SOURCE DOCUMENT

^^^^^^^^

Talking of quick hands, Kohli wields his willow like a ping-pong paddle, bringing the blade through an extraordinarily pure arc, too, whether tucking it into the legside, clipping it wide of mid-on or playing his signature stroke: the lofted extra-cover drive, hands accelerating up through the hitting area like a golfer. This shot is not played inside-out, with fade, as it is for so many who hit the ball well in that area, for Kohli simply lasers it to his intended target (more or less to the exact seat number) and can also hit the ball bolt straight down the ground. Actually, it is often his footwork that determines where the ball goes, the hitting arc dictated by body alignment. 

But all this technical talk is already to take some magic away, to render it matter of fact, scientific, when it is clearly the work of an artist, a genius. Yes, he has those two founding principles of all the great players – balance and picking up length – but what I marvel at in Kohli is his manipulation of the field, the physical (balance) and perceptual (length-judging) feeding into the cognitive act of shot selection, then back into the physical (the motor system). The shot selection hasn’t always been flawless in this tournament, but such is life in the overheated world of Twenty20. However, just watch how he plays the ball on the offside, steering the ball either side of the backward point, gliding it fine of third man, forcing the offside configuration to move clockwise in synch then drilling the ball over extra-cover (or, utterly fearlessly, straight over long off).

Kohli’s manipulation of the field is only possible because of the glorious palette at his disposal (not all great players have such breadth of options). And as is often the case with batsmen who have such liquid shot-making possibilities, there is a tendency to be too self-critical when perfection isn’t reached. Watch Kohli mistime a drive or misplace a ball and he will berate himself ferociously; again, this could be a symptom of the context rather than intrinsic to Kohli himself, but it speaks of a fierce will. Is this too excitable? Perhaps, but by and large he appears capable of immediately re-focussing. And when he does, he plays without fear (is this why the shot selection occasionally askew?). I’ve lost count of the times I’ve though ‘you just need to nudge twos and put the bad ball away’ only for him to launch it into the stands. 

To grasp the jack-in-the-box Kohli’s sheer enthusiasm for the game, you only have to observe him sat in the dugout, up and down, touching colleagues, chatting, chirping, living and breathing every single ball. You’ll often find him alongside his coach, Anil Kumble, and a cynic might be tempted to surmise that he was a teacher’s pet. But that hypothesis doesn’t stack up: there is no question of him needing to creep in order to advance up some notional pecking order; alongside Gayle, Dilshan and skipper Vettori, he’s clearly at the top of the RCB food chain, frequently consulted by his skipper on bowling changes. You only need to see how he speaks to such veterans as Mohammad Kaif to realize he exudes seniority, an authority deriving from both charisma and on-field performance. And he takes responsibility, the hallmark of any leader.

^^^^^^^^

ASSIGNED TASK
Rewrite the stretch of the passage on Kohli from "Kohli’s manipulation of" through "into the stands.", changing "berate" to "scold". The records below have nothing to do with the passage on Kohli.

EXCERPTED DATA
^^^^^^^^

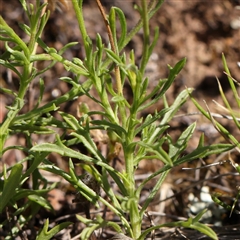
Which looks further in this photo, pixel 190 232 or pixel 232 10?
pixel 232 10

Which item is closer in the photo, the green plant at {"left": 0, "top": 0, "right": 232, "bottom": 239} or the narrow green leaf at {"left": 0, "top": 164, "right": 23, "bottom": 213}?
the green plant at {"left": 0, "top": 0, "right": 232, "bottom": 239}

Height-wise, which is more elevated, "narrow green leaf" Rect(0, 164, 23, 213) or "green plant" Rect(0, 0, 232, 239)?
"green plant" Rect(0, 0, 232, 239)

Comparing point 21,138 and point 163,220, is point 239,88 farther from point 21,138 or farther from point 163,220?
point 21,138

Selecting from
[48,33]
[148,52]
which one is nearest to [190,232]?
[148,52]

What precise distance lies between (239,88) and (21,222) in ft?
5.87

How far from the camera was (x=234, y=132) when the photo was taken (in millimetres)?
2881

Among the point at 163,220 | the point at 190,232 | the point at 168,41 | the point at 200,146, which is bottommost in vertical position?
the point at 163,220

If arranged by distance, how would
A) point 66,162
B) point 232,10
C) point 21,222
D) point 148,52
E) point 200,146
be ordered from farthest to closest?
point 232,10 → point 66,162 → point 21,222 → point 200,146 → point 148,52

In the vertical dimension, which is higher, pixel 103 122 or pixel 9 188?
pixel 103 122

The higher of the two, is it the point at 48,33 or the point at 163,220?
the point at 48,33

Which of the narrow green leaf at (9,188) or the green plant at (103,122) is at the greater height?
the green plant at (103,122)

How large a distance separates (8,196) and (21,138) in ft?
3.99

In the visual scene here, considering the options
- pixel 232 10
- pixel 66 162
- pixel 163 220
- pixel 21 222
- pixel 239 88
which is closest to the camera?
pixel 21 222

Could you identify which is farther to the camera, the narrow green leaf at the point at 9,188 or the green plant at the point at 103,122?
the narrow green leaf at the point at 9,188
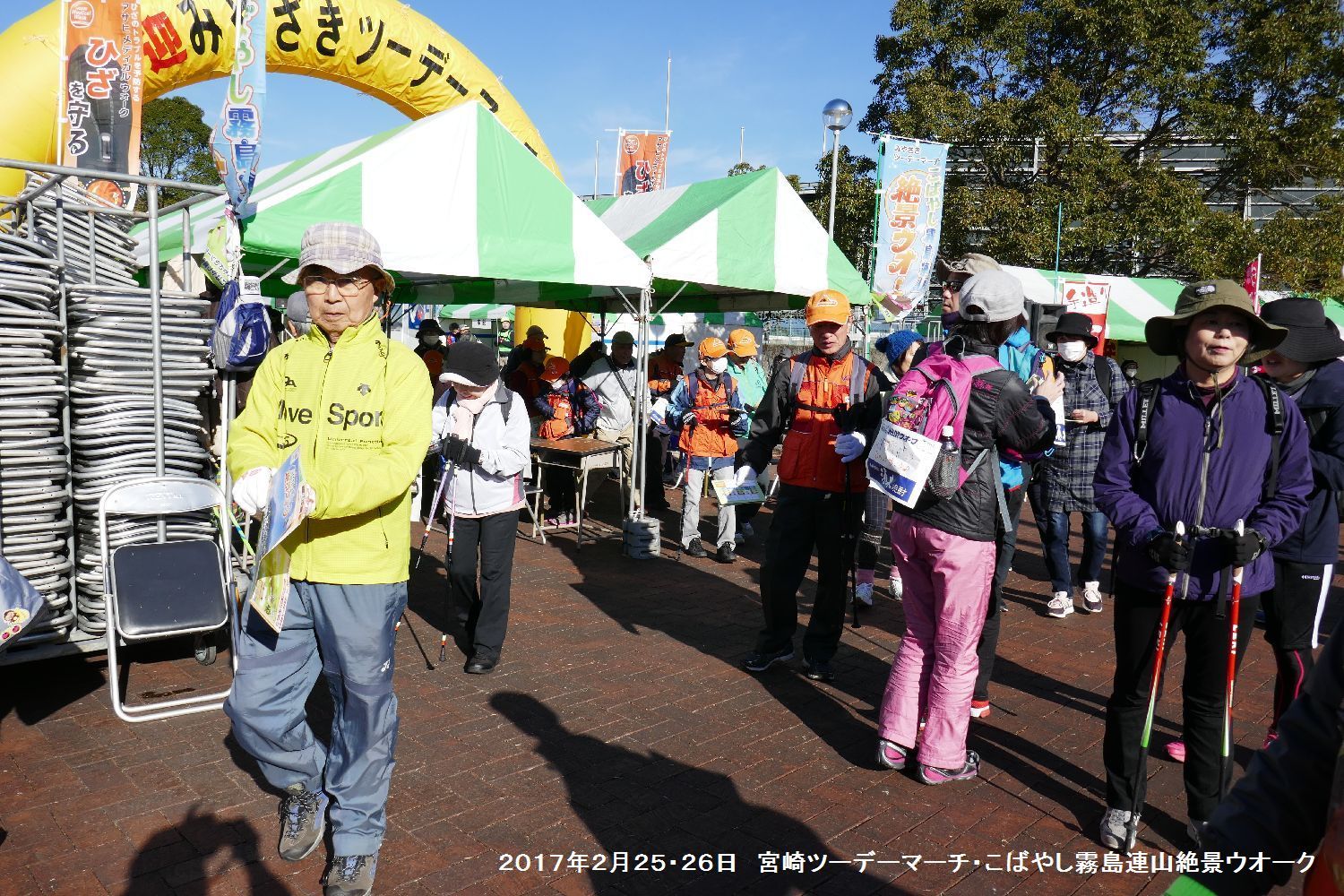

^^^^^^^^

EXERCISE RESPONSE
Kohli’s manipulation of the field is only possible because of the glorious palette at his disposal (not all great players have such breadth of options). And as is often the case with batsmen who have such liquid shot-making possibilities, there is a tendency to be too self-critical when perfection isn’t reached. Watch Kohli mistime a drive or misplace a ball and he will scold himself ferociously; again, this could be a symptom of the context rather than intrinsic to Kohli himself, but it speaks of a fierce will. Is this too excitable? Perhaps, but by and large he appears capable of immediately re-focussing. And when he does, he plays without fear (is this why the shot selection occasionally askew?). I’ve lost count of the times I’ve though ‘you just need to nudge twos and put the bad ball away’ only for him to launch it into the stands.